CALORIC RESTRICTION ATTENUATES PROTEIN OXIDATIVE DAMAGE IN AGING MICE

热量限制可减轻衰老小鼠的蛋白质氧化损伤

• 批准号: 6665857
• 负责人: CHRISTIAAN LEEUWENBURGH
• 金额: $ 15.75万
• 依托单位: WASHINGTON UNIVERSITY
• 依托单位国家: 美国
• 财政年份: 2002
• 资助国家: 美国
• 起止时间: 2002-08-01 至 2003-07-31
• 项目状态: 已结题
• 来源: https://reporter.nih.gov/project-details/6665857
• 关键词: animal tissue; biological products; biomedical resource; drug adverse effect; environmental toxicology; liver; neoplasm /cancer; spectrometry; urinary tract

Oxidative damage, particularly to proteins, has been widely postulated to be a major causitive factor in the loss of functional capacity during senescence. The nature of the various mechanisms that may contribute to protein oxidation is only partially understood. In this study, concentrations of two markers for oxidative damage, o,o'-dityrosine and o-tyrosine, were determined using stable isotope dilution gas chromatography-mass spectrometry in four tissues of the mouse, namely heart, skeletal muscle, brain and liver during youth (4 month old), adulthood (14 month old) and old (30 month old) age. A comparison was made between mice that had access to unlimited calories with those that were restricted to 60 % of the caloric intake of the ad libitum regimen. In vitro studies demonstrated that o,o'-dityrosine was generated selectively in proteins exposed to tyrosyl radical. o-Tyrosine increased in proteins oxidized with hydroxyl radical, which also resulted in a va riable inc rease in o,o'-dityrosine. In the ad-libitum fed mice, levels of o,o'-dityrosine increased with age in cardiac and skeletal muscle but not in liver or brain. In contrast, o-tyrosine levels did not rise with age in any of the tissues examined. These results suggest that tyrosyl radical-induced protein oxidation increases selectively with age in skeletal muscle and heart. Caloric restriction prevented the increase in o,o'-dityrosine levels in cardiac and skeletal muscle but did not influence o-tyrosine levels in any of the four tissues. This selective increase in o,o'-dityrosine levels and its prevention by life-prolonging caloric restriction regimen raises the possibility that oxidation of muscle proteins by tyrosyl radical contributes to the deterioration of cardiac and skeletal muscle function with advancing age.

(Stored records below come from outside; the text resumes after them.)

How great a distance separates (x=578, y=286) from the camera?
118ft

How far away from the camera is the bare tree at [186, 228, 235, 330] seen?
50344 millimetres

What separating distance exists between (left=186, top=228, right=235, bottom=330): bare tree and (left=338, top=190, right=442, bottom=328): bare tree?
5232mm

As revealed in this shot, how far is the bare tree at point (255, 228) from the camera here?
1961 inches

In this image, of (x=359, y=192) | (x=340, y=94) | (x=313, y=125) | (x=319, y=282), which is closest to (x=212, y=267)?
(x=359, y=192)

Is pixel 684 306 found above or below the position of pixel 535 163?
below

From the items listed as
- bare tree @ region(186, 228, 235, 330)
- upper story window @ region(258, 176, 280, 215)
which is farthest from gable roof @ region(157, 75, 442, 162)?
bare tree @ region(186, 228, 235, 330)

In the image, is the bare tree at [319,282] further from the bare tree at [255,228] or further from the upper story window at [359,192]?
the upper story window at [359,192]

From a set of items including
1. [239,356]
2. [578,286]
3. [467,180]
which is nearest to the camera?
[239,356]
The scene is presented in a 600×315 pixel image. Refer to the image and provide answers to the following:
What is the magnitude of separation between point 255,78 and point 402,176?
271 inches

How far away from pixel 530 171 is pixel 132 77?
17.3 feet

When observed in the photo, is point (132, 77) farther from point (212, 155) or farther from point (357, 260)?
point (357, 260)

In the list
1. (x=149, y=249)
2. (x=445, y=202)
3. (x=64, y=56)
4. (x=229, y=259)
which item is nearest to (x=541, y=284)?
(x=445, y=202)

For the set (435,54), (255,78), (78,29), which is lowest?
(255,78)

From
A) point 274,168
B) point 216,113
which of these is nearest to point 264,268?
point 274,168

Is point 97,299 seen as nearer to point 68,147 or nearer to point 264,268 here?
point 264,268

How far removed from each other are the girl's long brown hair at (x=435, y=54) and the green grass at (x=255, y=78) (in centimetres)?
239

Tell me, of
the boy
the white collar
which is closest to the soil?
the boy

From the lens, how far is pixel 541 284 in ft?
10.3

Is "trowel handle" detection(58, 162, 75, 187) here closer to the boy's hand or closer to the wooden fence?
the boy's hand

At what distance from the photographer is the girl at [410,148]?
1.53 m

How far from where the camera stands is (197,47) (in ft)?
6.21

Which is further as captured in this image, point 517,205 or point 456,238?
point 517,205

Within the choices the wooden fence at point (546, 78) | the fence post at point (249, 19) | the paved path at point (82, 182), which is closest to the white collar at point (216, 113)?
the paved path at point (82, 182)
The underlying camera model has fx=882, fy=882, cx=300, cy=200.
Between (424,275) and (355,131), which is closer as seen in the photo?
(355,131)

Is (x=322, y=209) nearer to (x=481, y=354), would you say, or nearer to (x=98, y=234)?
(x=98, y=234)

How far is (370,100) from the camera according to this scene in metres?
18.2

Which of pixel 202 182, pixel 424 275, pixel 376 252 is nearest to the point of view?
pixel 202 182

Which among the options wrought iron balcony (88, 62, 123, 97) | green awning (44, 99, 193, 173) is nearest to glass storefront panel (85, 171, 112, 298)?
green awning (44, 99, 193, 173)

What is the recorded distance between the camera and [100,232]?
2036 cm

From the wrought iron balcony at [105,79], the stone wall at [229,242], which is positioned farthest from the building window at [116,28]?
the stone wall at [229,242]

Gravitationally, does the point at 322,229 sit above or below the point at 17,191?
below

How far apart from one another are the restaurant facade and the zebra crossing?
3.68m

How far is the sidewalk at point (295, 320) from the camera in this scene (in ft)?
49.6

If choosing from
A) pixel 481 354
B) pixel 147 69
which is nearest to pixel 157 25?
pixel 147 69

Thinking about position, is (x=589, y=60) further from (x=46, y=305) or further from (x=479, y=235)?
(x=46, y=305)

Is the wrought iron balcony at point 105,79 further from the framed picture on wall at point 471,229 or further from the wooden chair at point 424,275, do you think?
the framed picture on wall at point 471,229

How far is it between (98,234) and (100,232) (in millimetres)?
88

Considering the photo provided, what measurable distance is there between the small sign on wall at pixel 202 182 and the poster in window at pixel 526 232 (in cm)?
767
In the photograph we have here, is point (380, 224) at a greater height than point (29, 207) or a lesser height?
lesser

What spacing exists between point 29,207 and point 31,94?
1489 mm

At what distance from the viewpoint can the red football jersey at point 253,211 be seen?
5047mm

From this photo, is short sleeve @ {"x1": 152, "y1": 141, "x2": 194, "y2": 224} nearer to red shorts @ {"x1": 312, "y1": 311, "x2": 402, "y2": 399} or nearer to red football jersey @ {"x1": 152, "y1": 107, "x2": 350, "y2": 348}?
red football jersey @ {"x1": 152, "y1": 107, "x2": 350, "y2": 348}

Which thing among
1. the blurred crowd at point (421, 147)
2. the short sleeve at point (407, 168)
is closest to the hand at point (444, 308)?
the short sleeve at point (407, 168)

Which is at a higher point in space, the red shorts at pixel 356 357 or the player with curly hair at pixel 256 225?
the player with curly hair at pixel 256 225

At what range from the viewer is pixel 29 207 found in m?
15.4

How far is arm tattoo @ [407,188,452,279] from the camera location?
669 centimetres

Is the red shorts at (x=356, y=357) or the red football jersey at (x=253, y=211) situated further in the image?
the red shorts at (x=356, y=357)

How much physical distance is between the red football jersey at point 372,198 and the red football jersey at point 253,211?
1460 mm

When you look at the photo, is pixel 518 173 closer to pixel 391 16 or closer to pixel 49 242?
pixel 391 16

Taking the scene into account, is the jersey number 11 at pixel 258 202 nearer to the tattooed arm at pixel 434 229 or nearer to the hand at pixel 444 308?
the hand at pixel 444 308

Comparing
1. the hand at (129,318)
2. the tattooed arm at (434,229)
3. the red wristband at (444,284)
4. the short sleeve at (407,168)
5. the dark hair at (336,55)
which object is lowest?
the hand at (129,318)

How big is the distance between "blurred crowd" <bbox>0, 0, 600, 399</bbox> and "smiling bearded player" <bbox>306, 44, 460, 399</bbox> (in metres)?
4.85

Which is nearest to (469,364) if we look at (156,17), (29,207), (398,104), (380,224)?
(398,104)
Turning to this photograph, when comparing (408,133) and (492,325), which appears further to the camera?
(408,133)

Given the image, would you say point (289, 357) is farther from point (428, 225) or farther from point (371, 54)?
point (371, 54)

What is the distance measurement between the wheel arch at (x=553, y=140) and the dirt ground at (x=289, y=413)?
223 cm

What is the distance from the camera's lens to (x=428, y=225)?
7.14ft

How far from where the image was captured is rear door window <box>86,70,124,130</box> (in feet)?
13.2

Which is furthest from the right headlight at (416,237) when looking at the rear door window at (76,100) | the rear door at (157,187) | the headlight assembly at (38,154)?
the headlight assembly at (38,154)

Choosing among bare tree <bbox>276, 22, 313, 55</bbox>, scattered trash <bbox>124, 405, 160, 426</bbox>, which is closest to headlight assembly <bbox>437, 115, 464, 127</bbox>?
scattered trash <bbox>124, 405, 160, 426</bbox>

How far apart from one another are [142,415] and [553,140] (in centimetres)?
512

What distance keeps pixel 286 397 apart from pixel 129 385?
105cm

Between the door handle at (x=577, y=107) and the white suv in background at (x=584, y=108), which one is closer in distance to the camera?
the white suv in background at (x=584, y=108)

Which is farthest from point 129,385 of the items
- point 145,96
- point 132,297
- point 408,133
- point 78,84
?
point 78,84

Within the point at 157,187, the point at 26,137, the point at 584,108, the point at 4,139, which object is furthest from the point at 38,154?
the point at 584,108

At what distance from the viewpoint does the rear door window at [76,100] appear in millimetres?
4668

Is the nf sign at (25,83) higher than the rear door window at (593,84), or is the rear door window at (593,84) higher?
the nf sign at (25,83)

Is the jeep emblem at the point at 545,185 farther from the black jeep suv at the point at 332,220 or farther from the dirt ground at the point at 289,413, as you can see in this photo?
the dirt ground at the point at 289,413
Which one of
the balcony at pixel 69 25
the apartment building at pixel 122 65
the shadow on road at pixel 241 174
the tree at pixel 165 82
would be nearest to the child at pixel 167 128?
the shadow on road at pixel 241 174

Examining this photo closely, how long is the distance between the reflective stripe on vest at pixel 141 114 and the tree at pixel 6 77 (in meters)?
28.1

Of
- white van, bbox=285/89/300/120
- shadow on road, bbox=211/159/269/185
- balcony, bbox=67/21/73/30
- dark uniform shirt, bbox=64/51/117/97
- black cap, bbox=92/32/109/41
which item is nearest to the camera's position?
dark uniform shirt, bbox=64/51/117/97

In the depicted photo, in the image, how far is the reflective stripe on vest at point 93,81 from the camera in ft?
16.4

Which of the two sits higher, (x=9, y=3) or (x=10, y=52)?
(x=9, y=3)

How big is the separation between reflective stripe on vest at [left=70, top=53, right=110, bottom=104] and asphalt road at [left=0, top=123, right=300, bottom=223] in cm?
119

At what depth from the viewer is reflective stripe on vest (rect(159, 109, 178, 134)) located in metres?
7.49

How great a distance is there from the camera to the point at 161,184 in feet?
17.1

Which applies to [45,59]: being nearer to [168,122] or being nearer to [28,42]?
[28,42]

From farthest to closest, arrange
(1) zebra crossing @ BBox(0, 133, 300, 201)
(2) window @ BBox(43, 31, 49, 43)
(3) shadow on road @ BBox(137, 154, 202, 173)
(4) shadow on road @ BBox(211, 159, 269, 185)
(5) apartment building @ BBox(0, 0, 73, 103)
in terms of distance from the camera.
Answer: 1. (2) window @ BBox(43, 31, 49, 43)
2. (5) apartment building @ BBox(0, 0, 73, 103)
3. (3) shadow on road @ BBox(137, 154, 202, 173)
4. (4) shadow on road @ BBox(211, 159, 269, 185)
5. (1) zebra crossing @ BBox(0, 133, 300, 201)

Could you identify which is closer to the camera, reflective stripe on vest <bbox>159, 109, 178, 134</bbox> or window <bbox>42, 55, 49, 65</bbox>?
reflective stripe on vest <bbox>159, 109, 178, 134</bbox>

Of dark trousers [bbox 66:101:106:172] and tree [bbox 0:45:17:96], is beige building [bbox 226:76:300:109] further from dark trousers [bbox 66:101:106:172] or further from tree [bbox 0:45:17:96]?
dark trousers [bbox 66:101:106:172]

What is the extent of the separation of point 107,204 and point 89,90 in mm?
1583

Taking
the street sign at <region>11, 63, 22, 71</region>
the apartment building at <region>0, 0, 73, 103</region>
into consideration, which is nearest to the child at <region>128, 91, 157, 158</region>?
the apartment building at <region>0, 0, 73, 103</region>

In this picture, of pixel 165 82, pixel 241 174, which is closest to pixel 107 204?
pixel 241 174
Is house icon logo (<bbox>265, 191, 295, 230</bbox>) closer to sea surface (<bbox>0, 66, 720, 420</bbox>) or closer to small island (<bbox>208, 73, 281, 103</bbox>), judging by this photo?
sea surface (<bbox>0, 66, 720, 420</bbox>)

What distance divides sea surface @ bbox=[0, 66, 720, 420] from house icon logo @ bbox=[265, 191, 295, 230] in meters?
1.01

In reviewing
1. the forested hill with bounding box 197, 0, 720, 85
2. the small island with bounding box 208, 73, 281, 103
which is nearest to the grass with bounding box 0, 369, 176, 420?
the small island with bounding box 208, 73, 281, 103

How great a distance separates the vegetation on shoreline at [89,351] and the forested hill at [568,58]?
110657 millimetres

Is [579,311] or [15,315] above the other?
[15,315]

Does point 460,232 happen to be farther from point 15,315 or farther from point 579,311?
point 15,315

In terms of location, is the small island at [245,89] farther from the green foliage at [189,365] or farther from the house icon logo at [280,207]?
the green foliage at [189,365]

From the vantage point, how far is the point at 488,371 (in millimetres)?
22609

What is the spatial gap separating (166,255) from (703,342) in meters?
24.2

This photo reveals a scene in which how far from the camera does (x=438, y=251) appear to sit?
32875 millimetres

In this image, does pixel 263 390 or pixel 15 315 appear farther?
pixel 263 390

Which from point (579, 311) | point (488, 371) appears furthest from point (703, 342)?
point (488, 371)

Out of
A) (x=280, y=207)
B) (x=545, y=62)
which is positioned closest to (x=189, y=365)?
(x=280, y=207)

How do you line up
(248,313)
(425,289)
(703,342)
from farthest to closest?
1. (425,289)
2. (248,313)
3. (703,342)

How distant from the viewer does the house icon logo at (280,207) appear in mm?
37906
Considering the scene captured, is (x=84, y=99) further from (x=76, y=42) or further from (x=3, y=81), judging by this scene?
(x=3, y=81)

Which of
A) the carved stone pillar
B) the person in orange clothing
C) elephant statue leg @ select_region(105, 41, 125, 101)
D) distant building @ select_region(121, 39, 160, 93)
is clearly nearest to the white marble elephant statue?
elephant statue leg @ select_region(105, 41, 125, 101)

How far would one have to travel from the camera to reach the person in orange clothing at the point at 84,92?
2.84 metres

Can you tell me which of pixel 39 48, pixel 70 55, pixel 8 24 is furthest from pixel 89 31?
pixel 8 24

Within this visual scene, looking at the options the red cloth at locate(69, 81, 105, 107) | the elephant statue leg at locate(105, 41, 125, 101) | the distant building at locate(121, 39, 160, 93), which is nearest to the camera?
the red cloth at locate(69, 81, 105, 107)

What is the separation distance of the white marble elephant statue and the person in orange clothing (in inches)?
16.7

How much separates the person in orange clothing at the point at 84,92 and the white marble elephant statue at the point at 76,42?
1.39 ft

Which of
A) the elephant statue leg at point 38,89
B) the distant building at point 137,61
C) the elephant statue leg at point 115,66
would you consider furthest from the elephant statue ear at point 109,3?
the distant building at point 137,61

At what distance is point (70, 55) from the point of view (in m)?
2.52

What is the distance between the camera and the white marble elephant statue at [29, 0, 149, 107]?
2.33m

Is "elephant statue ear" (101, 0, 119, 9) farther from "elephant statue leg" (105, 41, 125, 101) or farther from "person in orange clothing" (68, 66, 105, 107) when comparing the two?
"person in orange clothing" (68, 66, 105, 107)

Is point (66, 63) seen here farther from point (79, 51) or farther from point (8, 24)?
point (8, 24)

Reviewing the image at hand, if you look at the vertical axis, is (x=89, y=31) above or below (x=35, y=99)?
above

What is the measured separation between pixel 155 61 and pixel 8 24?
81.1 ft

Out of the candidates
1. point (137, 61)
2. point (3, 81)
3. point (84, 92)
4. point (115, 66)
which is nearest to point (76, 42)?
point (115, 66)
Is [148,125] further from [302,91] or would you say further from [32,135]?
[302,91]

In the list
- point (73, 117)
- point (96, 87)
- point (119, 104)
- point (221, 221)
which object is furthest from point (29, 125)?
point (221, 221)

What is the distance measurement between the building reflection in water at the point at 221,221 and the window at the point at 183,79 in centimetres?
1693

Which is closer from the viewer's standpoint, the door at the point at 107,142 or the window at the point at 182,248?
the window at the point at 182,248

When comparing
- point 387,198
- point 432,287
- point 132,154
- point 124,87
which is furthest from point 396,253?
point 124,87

氧化损伤，尤其是蛋白质的氧化损伤，已被广泛 被认为是导致功能丧失的主要因素 衰老过程中的能力。 各种机制的性质 可能有助于蛋白质氧化的情况仅被部分了解。 在 这项研究，两种氧化损伤标志物的浓度， o,o'-二酪氨酸和邻酪氨酸，使用稳定同位素测定 四种组织的稀释气相色谱-质谱分析 小鼠，即青年时期的心脏、骨骼肌、大脑和肝脏（4 月龄）、成年（14 个月）和老年（30 个月）年龄。 一个 对摄入无限卡路里的老鼠进行了比较 那些限制热量摄入60%的人 随意服用的方案。 体外研究表明 o,o'-二酪氨酸在暴露于 酪氨酰基。 氧化蛋白质中的邻酪氨酸增加 羟基自由基，这也导致了不同程度的增加 o,o'-二酪氨酸。 在随意喂养的小鼠中， 心肌和骨骼肌中的o,o'-二酪氨酸随着年龄的增长而增加，但 不在肝脏或大脑中。 相比之下，邻酪氨酸水平没有上升 随着任何检查组织的年龄。 这些结果表明 酪氨酰自由基诱导的蛋白质氧化选择性增加 骨骼肌和心脏的年龄。 热量限制阻止了 心肌和骨骼肌中o,o'-二酪氨酸水平增加，但 不影响四种组织中任何一种的邻酪氨酸水平。 这 选择性增加 O,O'-二酪氨酸水平及其预防 延长生命的热量限制方案增加了可能性 酪氨酰自由基对肌肉蛋白的氧化有助于 心脏和骨骼肌功能的恶化 年龄的增长。